My husband and I share a love of travel, of seeing the world from a new perspective, learning about new cultures, people, history. Here in Vermont we share a border with Canada and have beloved cousins there. No go, though only a few hours from the border! Our European dreams have been feasting on Rick Steves’ travelogues through beautiful counties on the Mediterranean, Adriatic, and along the Arno, Rhine, Danube. We now count on documentaries with drone flights across jungle claimed lost cities and imaginatively drained oceans in search of ancient cultures and shipwrecks.
Once upon a time, we conducted art tours through the mountains loved by the Hudson River School artists. Now we head to remote state parks and find beaches too crowded for us to get out of the car.
Lately we’ve found a cure for our wanderlust...we've been taking walks through local graveyards and cemeteries, in search of lives that genealogists are trying to track down. You can find lists of such requests on FindaGrave.com. Claim them to start your search. The oldest gravestones in our area are in church yards. We have seen some beautiful stone carvings from early America and our Federal period. And the names! Sometimes the stones even the stories of lives well-lived or cut short by childbirth, disease, sudden violence.

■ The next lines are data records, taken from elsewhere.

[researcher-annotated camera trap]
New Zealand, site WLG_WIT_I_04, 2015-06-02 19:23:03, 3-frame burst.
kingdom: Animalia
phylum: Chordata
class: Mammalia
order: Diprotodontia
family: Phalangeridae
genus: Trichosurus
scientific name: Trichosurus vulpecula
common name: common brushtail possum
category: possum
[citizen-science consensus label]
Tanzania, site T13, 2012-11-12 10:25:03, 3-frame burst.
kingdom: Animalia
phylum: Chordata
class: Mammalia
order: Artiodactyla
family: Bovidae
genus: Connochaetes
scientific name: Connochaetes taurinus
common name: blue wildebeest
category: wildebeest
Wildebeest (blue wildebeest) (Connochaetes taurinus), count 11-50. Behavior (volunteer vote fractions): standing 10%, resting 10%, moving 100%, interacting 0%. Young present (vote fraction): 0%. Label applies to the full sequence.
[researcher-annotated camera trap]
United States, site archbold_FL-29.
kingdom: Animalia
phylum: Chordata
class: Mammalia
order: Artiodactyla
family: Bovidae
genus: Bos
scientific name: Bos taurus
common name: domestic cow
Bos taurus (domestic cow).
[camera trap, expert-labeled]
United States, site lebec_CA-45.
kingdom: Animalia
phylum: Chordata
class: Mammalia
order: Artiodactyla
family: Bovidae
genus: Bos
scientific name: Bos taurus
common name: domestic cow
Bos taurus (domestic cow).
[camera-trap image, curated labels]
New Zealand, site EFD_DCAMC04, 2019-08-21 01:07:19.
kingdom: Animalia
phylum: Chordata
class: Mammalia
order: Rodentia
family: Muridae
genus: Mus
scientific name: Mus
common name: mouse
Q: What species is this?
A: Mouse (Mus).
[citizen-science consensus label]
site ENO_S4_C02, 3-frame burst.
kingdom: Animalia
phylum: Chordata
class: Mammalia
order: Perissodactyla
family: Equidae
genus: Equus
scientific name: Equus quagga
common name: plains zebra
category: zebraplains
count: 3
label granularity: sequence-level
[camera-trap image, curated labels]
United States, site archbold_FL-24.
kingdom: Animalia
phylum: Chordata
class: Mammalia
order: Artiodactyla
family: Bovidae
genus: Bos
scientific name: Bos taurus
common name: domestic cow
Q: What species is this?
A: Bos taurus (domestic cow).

Later in the the 19th century cemeteries were established in garden-like settings, for picnic visits with deceased loved ones. We found ourselves talking to the people on our lists, scraping away lichen from their stones to make out their dates. We were rarely in the company of the living except for an occasional groundskeeper or romping dog. Ah, socially distanced mask freedom!
When we return home, I go on FindaGrave.com and log in our images of discoveries.
A pleasant surprise? Within hours, my email inbox is usually full of messages from far-flung relatives with profound thanks.
We recommend grave hunting to everyone.